## Text passage
= = = = = = =
A Prize Contest was organized for the participants of the Summer School Lausanne 2001, its questionnaire (see picture) appealing to the participants’ expertise, skill, imagination, and sense of humor. The prize committee (Professors David Gugerli and Trevor Pinch) evaluated the responses according to rather strict criteria: In line with the SSK symmetry principle false and correct answers were treated on an equal basis while emphasis was placed on the originality of replies.  

After the Spring School in Zurich (March 1999), which fostered community-building for STS scholars across Switzerland and was the first of its kind, the Summer School in Lausanne (September 2001) constituted the second major event, conceived by and targeting the Swiss STS community. The Swiss STS association STS-CH, which was founded following the Zurich event, initiated and co-organized the Lausanne Summer School with regional partners and the Swiss Sociological Association’s STS committee. Under the header “Knowledge in Plural Context”, the Summer School attracted approximately 90 participants from within and without Switzerland, most of whom gave presentations.  

The Lausanne Prize Contest was the first initiative to include playful elements in the conference program. This element was also retained at later meetings. For example, at the International Spring School and Conference which took place in Basel (March 2004), the hosts organized a drawing competition in which selected participants had to sketch the titles of classic STS books for the audience to guess.    

Winning replies of the Prize Contest Lausanne 2001 

Q1 You have 3 lines to define STS. You are kindly requested to refrain from using the terms “social”, “construction”, “fact”. 

“STS stands for: some terrific studies that show typical scientists – who save truth scarcely – in suggestively thrilling stories on seemingly trustworthy sagas.” (Alessandro Maranta) 

Q7 It’s summer and you are at the beach. Where do you locate the problem of representation? 

“Back on the bookshelves of my office.” (Sally Wyatt) 

Sally Wyatt also won the prize for overall performance. The winners received a non-human actor as a prize: a Berlin key made of Swiss chocolate (see entry of Florian Jaton).
= = = = = = =
## Listed records
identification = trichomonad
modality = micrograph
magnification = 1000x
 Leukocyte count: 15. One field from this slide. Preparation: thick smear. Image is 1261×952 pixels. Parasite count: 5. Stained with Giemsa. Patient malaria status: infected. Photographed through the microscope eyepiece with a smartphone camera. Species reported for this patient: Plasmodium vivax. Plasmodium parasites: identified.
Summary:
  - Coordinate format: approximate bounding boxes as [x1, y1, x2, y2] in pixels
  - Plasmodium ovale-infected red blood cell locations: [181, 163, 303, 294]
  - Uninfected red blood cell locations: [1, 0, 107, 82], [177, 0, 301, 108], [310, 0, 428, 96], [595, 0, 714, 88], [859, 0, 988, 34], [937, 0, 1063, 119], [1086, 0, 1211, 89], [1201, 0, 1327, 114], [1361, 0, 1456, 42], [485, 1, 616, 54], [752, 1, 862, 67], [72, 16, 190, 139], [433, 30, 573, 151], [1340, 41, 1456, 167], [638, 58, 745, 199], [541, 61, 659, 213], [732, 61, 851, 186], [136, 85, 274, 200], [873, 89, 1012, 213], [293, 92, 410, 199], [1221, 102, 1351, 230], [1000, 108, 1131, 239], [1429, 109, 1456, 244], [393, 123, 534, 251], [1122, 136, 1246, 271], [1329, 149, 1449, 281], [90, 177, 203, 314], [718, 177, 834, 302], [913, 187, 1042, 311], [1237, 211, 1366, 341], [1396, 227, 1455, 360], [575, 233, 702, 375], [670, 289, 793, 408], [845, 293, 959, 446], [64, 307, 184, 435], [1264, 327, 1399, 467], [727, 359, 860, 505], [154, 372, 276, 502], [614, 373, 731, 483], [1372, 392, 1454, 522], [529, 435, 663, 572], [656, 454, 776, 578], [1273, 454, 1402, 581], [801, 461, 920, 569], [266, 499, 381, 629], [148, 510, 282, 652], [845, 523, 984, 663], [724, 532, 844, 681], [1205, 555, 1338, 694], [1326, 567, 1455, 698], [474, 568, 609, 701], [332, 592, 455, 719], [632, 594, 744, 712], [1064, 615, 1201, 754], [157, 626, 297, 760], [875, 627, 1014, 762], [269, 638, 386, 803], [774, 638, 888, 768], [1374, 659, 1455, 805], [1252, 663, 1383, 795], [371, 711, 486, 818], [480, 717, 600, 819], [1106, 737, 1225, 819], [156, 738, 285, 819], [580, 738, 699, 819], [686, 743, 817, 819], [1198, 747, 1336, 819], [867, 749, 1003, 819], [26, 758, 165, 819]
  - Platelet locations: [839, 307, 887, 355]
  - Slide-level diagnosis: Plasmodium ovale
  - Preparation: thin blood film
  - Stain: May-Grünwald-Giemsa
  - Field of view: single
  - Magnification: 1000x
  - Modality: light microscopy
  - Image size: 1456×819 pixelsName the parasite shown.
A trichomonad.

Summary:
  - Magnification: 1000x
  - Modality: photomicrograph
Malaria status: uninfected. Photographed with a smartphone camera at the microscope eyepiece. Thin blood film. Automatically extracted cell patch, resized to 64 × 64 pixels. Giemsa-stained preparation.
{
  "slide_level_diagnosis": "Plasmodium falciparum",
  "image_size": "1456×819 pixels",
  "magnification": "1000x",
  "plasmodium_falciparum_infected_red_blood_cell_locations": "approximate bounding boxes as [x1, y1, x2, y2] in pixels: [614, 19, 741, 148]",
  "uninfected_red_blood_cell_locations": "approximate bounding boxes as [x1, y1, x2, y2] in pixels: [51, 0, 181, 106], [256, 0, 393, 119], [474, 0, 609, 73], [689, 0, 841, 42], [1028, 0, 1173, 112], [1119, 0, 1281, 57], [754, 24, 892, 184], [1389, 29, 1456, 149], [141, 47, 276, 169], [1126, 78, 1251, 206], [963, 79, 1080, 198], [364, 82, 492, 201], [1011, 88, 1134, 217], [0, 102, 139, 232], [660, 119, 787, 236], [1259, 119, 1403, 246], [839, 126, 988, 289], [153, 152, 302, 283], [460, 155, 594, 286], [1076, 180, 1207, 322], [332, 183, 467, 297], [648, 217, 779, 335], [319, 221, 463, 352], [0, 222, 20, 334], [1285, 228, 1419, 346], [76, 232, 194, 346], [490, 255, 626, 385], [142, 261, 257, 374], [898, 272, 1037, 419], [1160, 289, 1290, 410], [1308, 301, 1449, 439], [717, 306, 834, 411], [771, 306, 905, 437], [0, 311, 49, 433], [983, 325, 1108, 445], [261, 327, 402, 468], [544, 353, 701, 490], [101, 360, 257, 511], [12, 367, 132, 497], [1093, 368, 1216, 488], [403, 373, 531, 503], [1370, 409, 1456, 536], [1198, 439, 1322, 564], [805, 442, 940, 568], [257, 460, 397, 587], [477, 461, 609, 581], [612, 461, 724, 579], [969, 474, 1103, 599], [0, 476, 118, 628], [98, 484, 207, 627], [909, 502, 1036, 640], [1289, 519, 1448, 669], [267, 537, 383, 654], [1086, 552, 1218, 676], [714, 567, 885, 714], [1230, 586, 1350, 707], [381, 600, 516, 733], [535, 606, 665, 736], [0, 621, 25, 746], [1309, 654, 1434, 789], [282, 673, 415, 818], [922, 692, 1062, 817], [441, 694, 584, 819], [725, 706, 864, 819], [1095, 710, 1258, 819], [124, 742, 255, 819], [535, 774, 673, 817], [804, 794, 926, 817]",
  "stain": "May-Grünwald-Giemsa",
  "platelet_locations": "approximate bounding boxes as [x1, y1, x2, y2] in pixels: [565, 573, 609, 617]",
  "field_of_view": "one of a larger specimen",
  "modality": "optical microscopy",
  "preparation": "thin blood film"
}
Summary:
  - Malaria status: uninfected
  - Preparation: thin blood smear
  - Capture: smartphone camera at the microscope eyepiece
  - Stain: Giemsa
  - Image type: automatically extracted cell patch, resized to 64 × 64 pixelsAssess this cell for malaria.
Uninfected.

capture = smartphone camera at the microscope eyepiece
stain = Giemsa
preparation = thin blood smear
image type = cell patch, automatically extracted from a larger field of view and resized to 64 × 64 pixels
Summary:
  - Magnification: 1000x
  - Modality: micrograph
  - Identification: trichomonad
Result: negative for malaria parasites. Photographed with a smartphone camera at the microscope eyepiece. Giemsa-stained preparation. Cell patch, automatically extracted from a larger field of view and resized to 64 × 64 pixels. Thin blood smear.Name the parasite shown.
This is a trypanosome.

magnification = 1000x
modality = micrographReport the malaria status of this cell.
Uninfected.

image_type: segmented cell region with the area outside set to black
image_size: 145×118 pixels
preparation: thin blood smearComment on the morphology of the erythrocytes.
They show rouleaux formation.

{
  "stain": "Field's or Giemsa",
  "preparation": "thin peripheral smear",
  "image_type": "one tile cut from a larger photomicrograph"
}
= = = = = = =
## Tasks for this exercise
1. Summarize the text about the Lausanne 2001 prize contest in two sentences.
2. Reproduce the section of the text about the Lausanne 2001 prize contest that begins at the words "Q7 It’s summer" and ends after "of Florian Jaton).", changing "beach" to "lake".
3. According to the text about the Lausanne 2001 prize contest, which two professors made up the prize committee?
Base your responses solely on the text, without drawing on the records.

## Solutions to each task
1. A Prize Contest was organized for participants of the Summer School Lausanne 2001, the second major event conceived by and targeting the Swiss STS community, and its prize committee treated false and correct answers equally while emphasizing originality. This playful element was retained at later meetings, and the winners, including Sally Wyatt, received a Berlin key made of Swiss chocolate.

2.
Q7 It’s summer and you are at the lake. Where do you locate the problem of representation? 

“Back on the bookshelves of my office.” (Sally Wyatt) 

Sally Wyatt also won the prize for overall performance. The winners received a non-human actor as a prize: a Berlin key made of Swiss chocolate (see entry of Florian Jaton).

3. David Gugerli and Trevor Pinch.